Roland lied as easily as he breathed. And he had a history of filing claims with insurance companies. He was a shoplifter and a faithless lover. Was he only a con man and a grifter, or was he far more dangerous than that? It certainly seemed so when one considered the escalation of his alleged crimes over the past twenty years. He had been close to the violent deaths of both Dennis Archer and Cheryl Pitre, although his actual whereabouts at the moment of their murders was still murky.
Even though she had come to fear him, Bébé Pitre clung to the hope that deep in his heart her father loved her and the family. That all crumbled when she and her boyfriend Mike were cleaning out Roland’s rental house after his arrest for attempted kidnapping. As they made piles of things to keep and things to give to the Goodwill, they found the transcripts from the 1980 trial in which Roland testified against his mistress and his best friend. Reading them, Bébé suddenly came across the questions about Pitre’s onetime plan to kill her for insurance money. To her shock and sadness, she finally comprehended just how little she meant to her father.
She was only 15 years old when she realized the danger she had been in at the tender age of 20 months. On page 102 of the transcript, she read that her father admitted to buying an insurance policy on her life. A page later, he spoke of thinking about ways to kill her.
“How did you plan on killing your daughter?” the defense attorney, Gil Mullen, asked him.
“I thought about making it look like she accidentally got into some drugs. I thought about making it look like she was kidnapped. I hadn’t really come down to a final…the plan was that I was more leaning towards was her getting into the medicine cabinet. She was at the…she was always crawling around getting into things.”

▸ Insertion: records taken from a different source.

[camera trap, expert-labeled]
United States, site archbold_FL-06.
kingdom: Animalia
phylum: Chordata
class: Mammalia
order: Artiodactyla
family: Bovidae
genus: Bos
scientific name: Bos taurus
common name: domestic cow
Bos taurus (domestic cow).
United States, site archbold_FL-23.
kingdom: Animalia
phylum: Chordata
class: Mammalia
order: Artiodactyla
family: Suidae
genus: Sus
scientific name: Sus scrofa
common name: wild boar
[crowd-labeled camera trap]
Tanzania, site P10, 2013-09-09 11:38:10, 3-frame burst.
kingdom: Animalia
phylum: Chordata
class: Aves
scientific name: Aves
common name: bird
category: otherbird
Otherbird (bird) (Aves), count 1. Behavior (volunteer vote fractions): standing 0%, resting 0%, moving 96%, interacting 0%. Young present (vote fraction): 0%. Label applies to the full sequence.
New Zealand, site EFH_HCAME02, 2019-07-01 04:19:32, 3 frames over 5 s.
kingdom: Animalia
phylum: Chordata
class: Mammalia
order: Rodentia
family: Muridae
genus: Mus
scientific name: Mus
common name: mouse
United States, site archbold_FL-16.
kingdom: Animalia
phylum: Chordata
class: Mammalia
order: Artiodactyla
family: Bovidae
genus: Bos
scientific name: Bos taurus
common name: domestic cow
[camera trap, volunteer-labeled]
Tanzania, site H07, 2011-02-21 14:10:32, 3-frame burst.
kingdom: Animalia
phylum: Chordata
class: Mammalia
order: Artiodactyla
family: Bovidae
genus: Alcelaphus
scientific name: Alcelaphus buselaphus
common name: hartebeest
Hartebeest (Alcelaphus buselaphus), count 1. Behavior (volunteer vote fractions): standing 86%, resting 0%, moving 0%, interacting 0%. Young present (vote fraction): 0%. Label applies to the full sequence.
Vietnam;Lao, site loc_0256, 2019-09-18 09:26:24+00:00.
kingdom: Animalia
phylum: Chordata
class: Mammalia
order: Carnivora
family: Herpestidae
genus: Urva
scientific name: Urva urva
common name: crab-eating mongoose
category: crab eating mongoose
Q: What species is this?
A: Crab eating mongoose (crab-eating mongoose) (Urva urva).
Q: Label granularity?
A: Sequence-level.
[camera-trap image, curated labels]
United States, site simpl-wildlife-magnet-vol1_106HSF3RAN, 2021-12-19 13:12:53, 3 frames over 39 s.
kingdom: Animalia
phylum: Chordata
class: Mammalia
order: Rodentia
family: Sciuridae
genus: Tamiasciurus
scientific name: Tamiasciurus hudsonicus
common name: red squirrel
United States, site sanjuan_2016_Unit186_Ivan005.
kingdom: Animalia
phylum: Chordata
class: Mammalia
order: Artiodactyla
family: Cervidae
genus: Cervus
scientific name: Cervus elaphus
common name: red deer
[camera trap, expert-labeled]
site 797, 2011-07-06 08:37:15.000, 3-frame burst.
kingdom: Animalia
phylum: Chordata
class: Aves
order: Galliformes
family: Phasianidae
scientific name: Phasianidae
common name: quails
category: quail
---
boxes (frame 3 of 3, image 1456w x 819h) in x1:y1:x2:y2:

“Did you call anybody [Seattle’s Poison Control Center] in reference to a drug overdose or anything in Seattle?”
“Yeah.”
“What was that about?”
“Uh, I didn’t know how much it would take. I called to see about how much it would take, how many. I couldn’t get any prescription drugs. I was thinking about sleeping pills. I wanted to know how much it would take to kill somebody.”
Mullen had questioned Roland about the details of his buying the insurance policies.
“Okay. Now let’s talk about the times that you bought these policies. When did you buy those $20,000 policies?”
“I got the first policy during the first or second week I was there in Pennsylvania [when he was picking tiny Bébé up for a visit to Washington in 1980].”
“Before you thought of killing your daughter?”
“Yes.”
“And the second $20,000 policy was purchased after you thought of killing your daughter?”
“Yes.”
It is almost impossible to contemplate what reading these transcripts must have been like for a teenager. Now Bébé admitted to the prosecution team that she had always been afraid of her father and that he had continually tried to draw her into whatever his scheme of the moment was, but she had been much too fearful to tell anyone, even her adoptive mother, who was also frightened. With Roland shut away in jail, Bébé made copies of the court transcripts where her own murder was contemplated and gave them to the prosecutors and the investigators.
They didn’t disagree with her when she told them that she was finally convinced that her father had killed her mother. That was the very worst truth she had to accept. She had loved him so much, but his latest attack had been just another of his sinister schemes, this time to take away the only family she had left. His lies and manipulations were obvious.
Della Roslyn Pitre talked to the investigators about her fear of Roland Pitre. He had been a very romantic boyfriend, but once they were married he soon became another person.